Lors d'une conférence-débat à Casablanca : Le rapport de la Cour des comptes revisité


Hassan Bentaleb
Jeudi 3 Juin 2010

Lors d'une conférence-débat à Casablanca : Le rapport de la Cour des comptes revisité
Sous le thème « Lire le rapport de la Cour des comptes de l'année 2008 », l'Instance nationale de protection des biens publics au Maroc a organisé une table ronde, le mardi  1er juin à Casablanca. Au début de cette rencontre, Mohamed Tarek Sbai, président de l'INPBPM, s'est interrogé sur la valeur réelle de ce rapport en l'absence de condamnations et de poursuites judiciaires. Il s'est également demandé pourquoi les Cours des comptes manquent jusqu'aujourd'hui de Chambres criminelles. Il a rappelé que le poste de procureur au sein de la Cour des comptes demeure vacant depuis 2007.  
Par, ailleurs, M. Sbai a réclamé que le contrôle de ladite Cour porte également sur les associations et les établissements qui reçoivent de subsides de l'Etat sous forme des dons ou de subventions. Le président de l'INPBPM a donné l'exemple de l'INDH et de  l'Association Fès 12 siècles d'histoire qui a dépensé 35 millions de DH sans que personne ne sache comment ce budget a été géré, a-t-il conclu.

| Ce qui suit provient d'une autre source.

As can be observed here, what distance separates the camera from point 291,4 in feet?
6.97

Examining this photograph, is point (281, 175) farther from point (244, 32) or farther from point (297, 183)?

Pour sa part, Mohamed Harakat a indiqué que le rapport  du Cour des comptes porte sur la régularité des opérations et leur conformité (jugement des comptes, gestion de fait et discipline budgétaire et financière). Il s'agit plutôt d'une synthèse des observations, effectuées par des juges, concernant la gestion des établissements publics, axée sur l'appréciation des performances des entités contrôlées en termes d'efficacité, d'économie et d'efficience. L'intervenant a souligné que l'article 75 de la loi n°62-99 portant Code des juridictions financières stipule que le « contrôle de la Cour porte sur tous les aspects de la gestion », à savoir « la réalisation des objectifs assignés, les résultats obtenus ainsi que le coût et les conditions d'acquisition et d'utilisation des moyens mis en œuvre ». Le contrôle de la Cour porte également sur « la régularité et la sincérité des opérations réalisées ainsi que sur la réalité des prestations fournies, des fournitures livrées et des travaux effectués. La Cour s'assure que les systèmes et procédures mis en place dans les organismes soumis à son contrôle garantissent la gestion optimale de leurs ressources et de leurs emplois, la protection de leur patrimoine et l'enregistrement de toutes les opérations réalisées ». L'intervenant pense néanmoins que ce rôle de la Cour  nécessite la vulgarisation de la jurisprudence et  l'application de sanctions répressives.
Même son de cloche du côté d'Abdallah Cherkaoui, journaliste, qui pense que la mission de la  Cour est compromise vu les lacunes qui entravent son travail. L'orateur a mis à l'index  le manque de moyens matériels et humains mis à la disposition de la Cour. Il a noté que le nombre de fonctionnaires de cet établissement ne dépasse pas les 432 personnes et précisé que  le travail de la Cour restera sans effet vu le nombre de poursuites judicaires engagées et les sommes d'argent récupérées. Notre confrère a estimé que la question qu'on doit se poser aujourd'hui est  de savoir qui est responsable de cette situation de dépravation et de détournements des biens publics que connait le Maroc. Il pense que c'est aux partis politiques et aux organes de contrôle d'y répondre.
De son côté, Mohamed Kerkab, professeur d'économie à l'Université Cadi Ayad a saisi l'occasion de cette rencontre-débat pour revenir sur le contrôle effectué par la Cour des comptes à l'Université de Cadi Ayyad en 2008. Il a rappelé que cet établissement dispose d'un budget annuel de 262 millions de DH, mis à la disposition du président et de son équipe. Cette manne financière attise, selon lui, les appétits et ouvre la voie aux détournements de fonds et aux malversations comme noté dans le rapport lorsqu'il évoque des dysfonctionnements. A en croire Mohamed Kerkab, plusieurs présidents et doyens se seraient enrichis sur le dos de l'université. La preuve : plusieurs d'entre eux possèdent des villas à l'intérieur et l'extérieur du pays. L'universitaire a indiqué que la Banque mondiale a pris note de ces informations, mais refuse d'intervenir par respect du principe de non-ingérence dans les affaires intérieures des Etats.